American historian (1927–2021)

Albert Morton Craig (December 9, 1927 – December 1, 2021) was an American academic, historian, author and professor emeritus in the Department of History at Harvard University.

== Early life ==
As a youth in Chicago, Craig was an Eagle Scout, and also participated in both competitive swimming and judo. A more scholarly interest in Japan was piqued after the Second World War. While doing counterintelligence work for the United States Army in 1946 and 1947, he was stationed in Miyazaki and in Kyoto. While in Kyoto, he earned a third degree black belt in judo.

Craig earned an undergraduate degree in philosophy in 1949 at Northwestern University, where he was member of Phi Beta Kappa. While there, he set an NCAA freshman record in the 200 yard breaststroke. After college, the Fulbright Program made it possible for him to study economic history at the University of Strasbourg in Strasbourg, France. This was followed by two years (1951–53) as a graduate student at Kyoto University from 1951 through 1953.

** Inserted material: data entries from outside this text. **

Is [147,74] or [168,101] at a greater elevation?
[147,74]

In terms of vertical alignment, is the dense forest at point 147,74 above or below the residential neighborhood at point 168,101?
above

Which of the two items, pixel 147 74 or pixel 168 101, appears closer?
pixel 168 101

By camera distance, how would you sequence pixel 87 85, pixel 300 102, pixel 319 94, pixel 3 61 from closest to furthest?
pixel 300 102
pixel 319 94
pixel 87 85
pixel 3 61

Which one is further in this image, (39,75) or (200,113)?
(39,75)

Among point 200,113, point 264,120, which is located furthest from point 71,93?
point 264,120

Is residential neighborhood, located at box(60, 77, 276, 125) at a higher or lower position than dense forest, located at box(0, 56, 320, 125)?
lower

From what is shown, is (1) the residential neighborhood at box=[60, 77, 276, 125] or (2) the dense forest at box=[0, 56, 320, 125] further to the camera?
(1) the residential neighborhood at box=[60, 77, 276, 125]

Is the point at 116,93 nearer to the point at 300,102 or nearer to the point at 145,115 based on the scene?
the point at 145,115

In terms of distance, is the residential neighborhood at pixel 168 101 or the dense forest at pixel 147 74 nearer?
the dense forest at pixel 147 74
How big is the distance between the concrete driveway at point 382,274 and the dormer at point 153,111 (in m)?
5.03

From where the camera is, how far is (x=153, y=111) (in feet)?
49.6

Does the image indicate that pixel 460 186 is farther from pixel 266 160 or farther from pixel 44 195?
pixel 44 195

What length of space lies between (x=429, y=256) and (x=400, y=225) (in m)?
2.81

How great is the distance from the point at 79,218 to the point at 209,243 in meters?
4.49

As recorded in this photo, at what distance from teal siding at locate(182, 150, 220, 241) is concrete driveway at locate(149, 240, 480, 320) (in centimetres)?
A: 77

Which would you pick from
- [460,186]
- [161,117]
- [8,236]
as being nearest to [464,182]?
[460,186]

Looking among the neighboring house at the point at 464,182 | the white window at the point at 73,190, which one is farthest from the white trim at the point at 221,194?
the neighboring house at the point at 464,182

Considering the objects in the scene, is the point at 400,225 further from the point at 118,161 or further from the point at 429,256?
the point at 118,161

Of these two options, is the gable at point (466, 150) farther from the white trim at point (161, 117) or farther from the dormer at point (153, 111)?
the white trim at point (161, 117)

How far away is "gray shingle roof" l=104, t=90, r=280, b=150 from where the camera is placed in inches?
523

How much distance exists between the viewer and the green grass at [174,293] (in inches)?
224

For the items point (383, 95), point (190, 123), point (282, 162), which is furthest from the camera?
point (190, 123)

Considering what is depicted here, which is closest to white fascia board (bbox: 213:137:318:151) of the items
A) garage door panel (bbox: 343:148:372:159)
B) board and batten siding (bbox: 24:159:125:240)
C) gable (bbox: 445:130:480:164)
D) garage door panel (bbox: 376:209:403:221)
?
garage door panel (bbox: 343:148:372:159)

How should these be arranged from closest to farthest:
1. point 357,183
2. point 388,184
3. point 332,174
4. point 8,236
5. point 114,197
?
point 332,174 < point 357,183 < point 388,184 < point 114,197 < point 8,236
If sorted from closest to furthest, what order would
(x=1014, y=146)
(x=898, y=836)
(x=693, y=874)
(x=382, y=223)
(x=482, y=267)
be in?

He did his doctoral dissertation at Harvard University under the supervision of Edwin O. Reischauer and also worked with John K. Fairbank. Harvard awarded Craig his Ph.D. in history in 1959.

== Career ==
Professor Craig became a member of Harvard's faculty in 1959 and then taught there for forty years, during which he was also a visiting professor at the University of Tokyo, the University of Kyoto, and Keio University.

He became the Harvard-Yenching Research Professor of Japanese History. In addition, he served as Director of the Reischauer Institute (1983–1985) and as Director of the Harvard-Yenching Institute (1976–1987).

His research focused primarily on the transition from the Edo period through the Meiji period.

== Selected works ==
In a statistical overview derived from writings by and about Albert Craig, OCLC/WorldCat encompasses roughly 60+ works in 200+ publications in 7 languages and 8,000+ library holdings.

- Chōshū in the Meiji Restoration (1961)
- Personality in Japanese History (1971), with Donald Shively
- The Heritage of Japanese Civilization (2003)
- The Heritage of Chinese Civilization (2001)
- The Heritage of World Civilizations (2005)
- Civilization and Enlightenment: The Early Thought of Fukuzawa Yukichi (2009)

== Honors ==
- Guggenheim Fellowship
- Fulbright Fellowship
- Japan Foundation Fellowship
- Order of the Rising Sun, 1988
- At ages 80 and 85, Craig set world masters records for those age groups in the 200 meter breaststroke.